Windows have long served a basic modulatory device in regulating the ambiance of our immediate surroundings, could this be a source of expanding the window’s definition? The more we ponder windows’ multi-use potentiality, we might also consider an architecture that is moving away from windows altogether to a new space perforated by far more dynamic apertures. The window one day could conceivably become an antiquated feature of the past, evolving into another kind of active spatial piercing.
But, who wants to completely move past the classic window? Emily Dickinson, the great poet, wrote much about her experiences with her window as a kind of poetics of the soul. It was for her in many ways an architectural extension of her soul’s shell and the means of exposing and sharing that with the outside world. It also gave her an aperture for soaking up impressions from the outside, and certainly many of her poems were written in front of a window. In this insightful essay, Xiao Situ points to literary critic Diana Fuss who suggests that Dickinson’s bedroom was the most optically powerful room in the house – a “panoptic center.” That is to say, not only are windows often hierarchically placed but they exert on the viewer a kind of sense of being at the center of a universe.

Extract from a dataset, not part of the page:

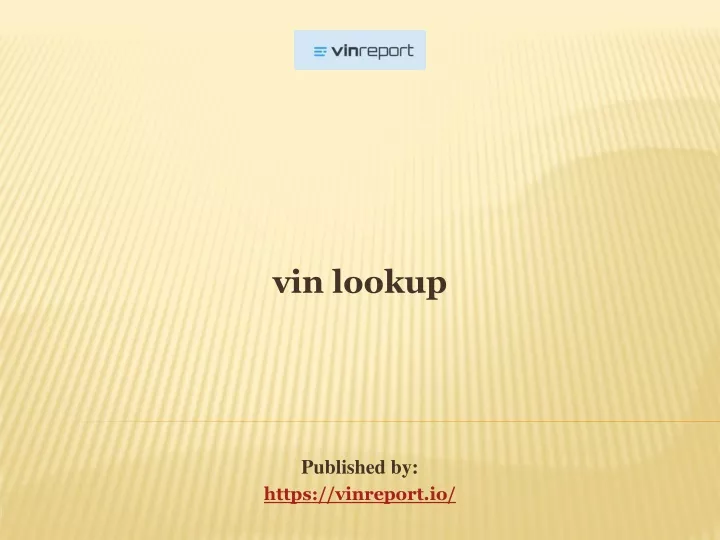 vin lookup published by https vinreport io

The famous french philosopher Gaston Bachelard also associates the window as a metaphysical space of existential reflection whereby ‘in’ and ‘out’ are dialectically made visible in a single glance—as if the window itself is a necessary place to ponder alienation. And it hardly seems insignificant that Microsoft’s Windows once (if not still) served the operating system of our times as we’ve become increasingly a visually dependent culture, frames the basis for how we engage everything that is digital now. Let’s face it, in one way or another windows (virtual and physical) are a superior meme, a critical surface – a dominant interface. And despite the cliché we still acknowledge that the eyes are the windows into the living soul. What then about the soul of the architecture? Could the window be the eyes into the soul of a space? Or, could it just simply be or do something else in addition to its already vital use? Somewhere therein is a ripe space for design reflection. The window is a fascinating subject. Perhaps it will always remain an important metaphoric template for how we go on imagining our connections to everything around us, which makes considering how actual physical windows fixed in architectural space can function differently all the more profound and exciting.